Supplied text Start Marker

The second season of Criminal Minds premiered on CBS on September 20, 2006, and ended on May 16, 2007. Lola Glaudini left the show after six episodes and was replaced by Paget Brewster three episodes later while Kirsten Vangsness was promoted to series regular.

Cast

Main 
 Mandy Patinkin as Supervisory Special Agent Jason Gideon (BAU Senior Agent)
 Thomas Gibson as Supervisory Special Agent Aaron "Hotch" Hotchner (BAU Unit Chief)
 Lola Glaudini as Supervisory Special Agent Elle Greenaway (BAU Agent) Ep. 1-6
 Paget Brewster as Supervisory Special Agent Emily Prentiss (BAU Agent) Ep. 9-23
 Shemar Moore as Supervisory Special Agent Derek Morgan (BAU Agent)
 Matthew Gray Gubler as Supervisory Special Agent Dr. Spencer Reid (BAU Agent)

Supplied text End Marker
Material provided Start Marker

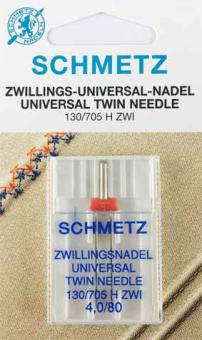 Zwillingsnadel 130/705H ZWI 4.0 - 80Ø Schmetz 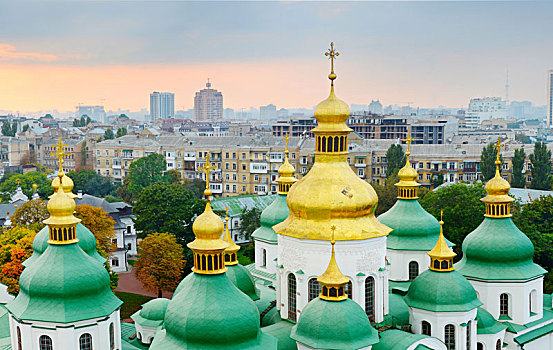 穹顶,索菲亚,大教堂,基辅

Material provided End Marker
Material provided Start Marker

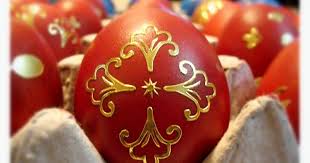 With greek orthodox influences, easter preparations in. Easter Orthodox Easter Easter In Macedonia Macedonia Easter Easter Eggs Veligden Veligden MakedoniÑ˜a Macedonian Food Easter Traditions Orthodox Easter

Material provided End Marker

- Tasks and exercises:
1) Answer these from the Criminal Minds text:
(a) On what date did the second season premiere on CBS?
(b) Which episodes list Lola Glaudini as Elle Greenaway?
(c) Who plays Supervisory Special Agent Derek Morgan?
2) Rewrite the Criminal Minds text, starting with "The second season" and going on through "Reid (BAU Agent)", with "premiered" changed to "debuted".

- Numbered responses:
1)
(a) September 20, 2006
(b) Episodes 1-6
(c) Shemar Moore

2)
The second season of Criminal Minds debuted on CBS on September 20, 2006, and ended on May 16, 2007. Lola Glaudini left the show after six episodes and was replaced by Paget Brewster three episodes later while Kirsten Vangsness was promoted to series regular.

Cast

Main 
 Mandy Patinkin as Supervisory Special Agent Jason Gideon (BAU Senior Agent)
 Thomas Gibson as Supervisory Special Agent Aaron "Hotch" Hotchner (BAU Unit Chief)
 Lola Glaudini as Supervisory Special Agent Elle Greenaway (BAU Agent) Ep. 1-6
 Paget Brewster as Supervisory Special Agent Emily Prentiss (BAU Agent) Ep. 9-23
 Shemar Moore as Supervisory Special Agent Derek Morgan (BAU Agent)
 Matthew Gray Gubler as Supervisory Special Agent Dr. Spencer Reid (BAU Agent)